■ WRITTEN TASK A
Report how many lines of the entries contain the string "surface", with case counting, and give only the number.

The boys who intimidated me

December 20, 2006

I went to an all-girls high school. At the time, my high school didn’t have all of the upper-level AP* math and science classes that our "brother school" (the boys high school in the area) did. I had a neighbor who was one year ahead of me at the boys high school and was always bragging about his AP Physics and BC Calculus classes, not to mention his older brother who was doing a PhD in Physics at MIT, and I remember feeling quite intimidated. Meanwhile, I cobbled together a curriculum with my high school’s math teacher, who tried to teach me AP Calculus one-on-one despite not having seen the material since she was in college 20 years earlier.

My point here is not that I was math-deprived. My point is that I was intimidated by "science boys" from very early on. When I went to college, people warned me not to go to MIT, because the boys from Bronx Science would be way ahead of me. While I didn’t go to MIT (ugly campus, strong fraternity system– neither seemed appealing), the science boys came back to haunt me. When I went to Undergrad U, there were in fact a couple of guys from a similar science magnet school, who had apparently taken graduate-level math while still in high school. And I assumed that all the guys in my science classes were probably like my neighbor, and had taken "real" AP Calc and Physics. Though I ended up with really good grades at the end of my first semester, I assumed it was because I made up for my stupidity and lack of training my frequenting the TA’s office hours.

Meanwhile, other wackily advanced science boys presented themselves. For example, there was a Russian guy who was about 3 years ahead of everyone else in courses. And then there were all these annoying guys who had somehow finished the problem set 2 days earlier than anyone else and got to lord it over everyone else by carefully doling out hints to the answers. There were also some nice guys, who I did problem sets with — they weren’t jerks, though they were usually kind of nerdy.

■ WRITTEN TASK B
According to the post about being intimidated by "science boys," what was the older brother of the writer's neighbor doing?

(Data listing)
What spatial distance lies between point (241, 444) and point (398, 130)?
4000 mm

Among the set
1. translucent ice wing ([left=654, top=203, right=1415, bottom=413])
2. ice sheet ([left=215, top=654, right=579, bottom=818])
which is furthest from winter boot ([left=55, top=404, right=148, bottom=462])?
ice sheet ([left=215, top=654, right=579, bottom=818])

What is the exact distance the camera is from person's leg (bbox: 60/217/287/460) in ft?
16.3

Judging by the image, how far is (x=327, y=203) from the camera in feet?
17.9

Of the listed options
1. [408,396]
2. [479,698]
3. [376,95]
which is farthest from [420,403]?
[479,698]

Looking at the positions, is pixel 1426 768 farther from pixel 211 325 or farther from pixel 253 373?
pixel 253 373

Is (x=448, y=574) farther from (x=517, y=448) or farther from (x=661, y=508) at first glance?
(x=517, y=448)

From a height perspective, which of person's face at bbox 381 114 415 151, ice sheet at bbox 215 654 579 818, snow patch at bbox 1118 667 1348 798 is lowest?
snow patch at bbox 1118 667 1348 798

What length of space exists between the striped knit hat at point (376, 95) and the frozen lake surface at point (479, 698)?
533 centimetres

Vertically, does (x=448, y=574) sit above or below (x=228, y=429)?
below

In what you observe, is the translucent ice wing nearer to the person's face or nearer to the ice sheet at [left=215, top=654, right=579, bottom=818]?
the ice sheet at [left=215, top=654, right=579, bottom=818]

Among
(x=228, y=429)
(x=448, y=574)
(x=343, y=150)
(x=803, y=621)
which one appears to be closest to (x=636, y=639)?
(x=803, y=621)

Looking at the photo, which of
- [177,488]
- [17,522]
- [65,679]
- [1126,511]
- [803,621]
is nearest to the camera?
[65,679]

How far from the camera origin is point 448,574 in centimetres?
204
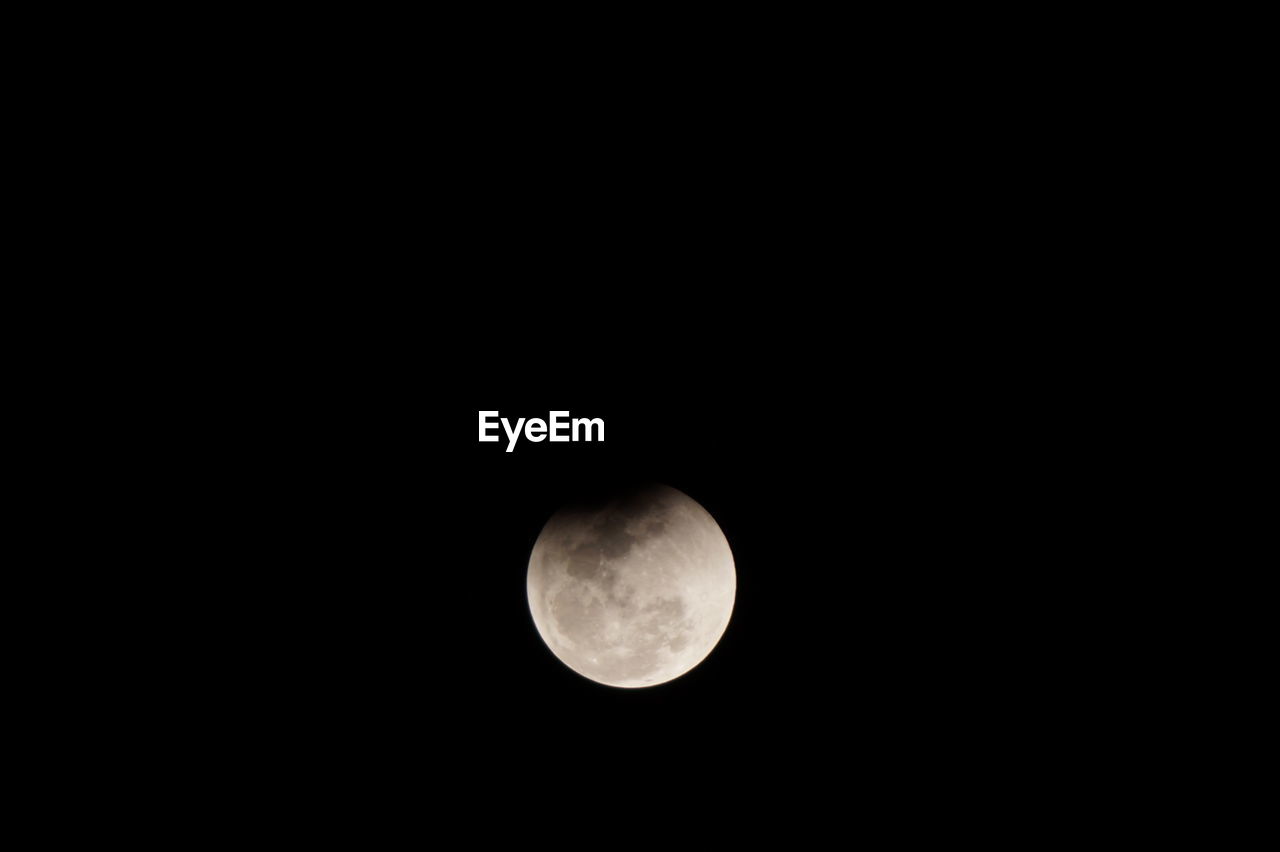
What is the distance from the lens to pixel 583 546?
4395 millimetres

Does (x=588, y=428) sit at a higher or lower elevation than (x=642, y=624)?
higher

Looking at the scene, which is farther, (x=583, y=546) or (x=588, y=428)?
(x=588, y=428)

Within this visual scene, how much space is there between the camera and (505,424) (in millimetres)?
5270

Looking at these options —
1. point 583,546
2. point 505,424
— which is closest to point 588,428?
point 505,424

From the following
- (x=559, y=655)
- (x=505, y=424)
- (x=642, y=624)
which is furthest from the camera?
(x=505, y=424)

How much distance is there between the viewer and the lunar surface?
4.29 metres

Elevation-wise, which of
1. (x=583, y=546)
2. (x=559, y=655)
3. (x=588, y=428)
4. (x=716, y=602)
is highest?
(x=588, y=428)

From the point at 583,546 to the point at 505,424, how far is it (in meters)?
1.30

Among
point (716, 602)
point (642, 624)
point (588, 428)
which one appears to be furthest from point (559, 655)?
point (588, 428)

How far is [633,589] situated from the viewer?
4273mm

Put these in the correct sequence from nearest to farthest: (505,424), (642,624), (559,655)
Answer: (642,624)
(559,655)
(505,424)

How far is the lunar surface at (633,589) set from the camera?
4.29 m

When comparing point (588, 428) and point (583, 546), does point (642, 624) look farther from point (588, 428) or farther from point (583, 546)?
point (588, 428)

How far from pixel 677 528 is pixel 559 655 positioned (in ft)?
3.64
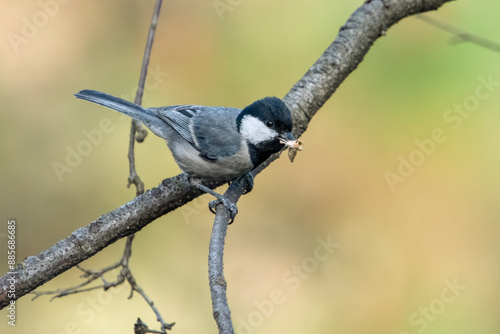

■ CORRECT RESPONSE A
3

■ CORRECT RESPONSE B
He was doing a PhD in Physics at MIT.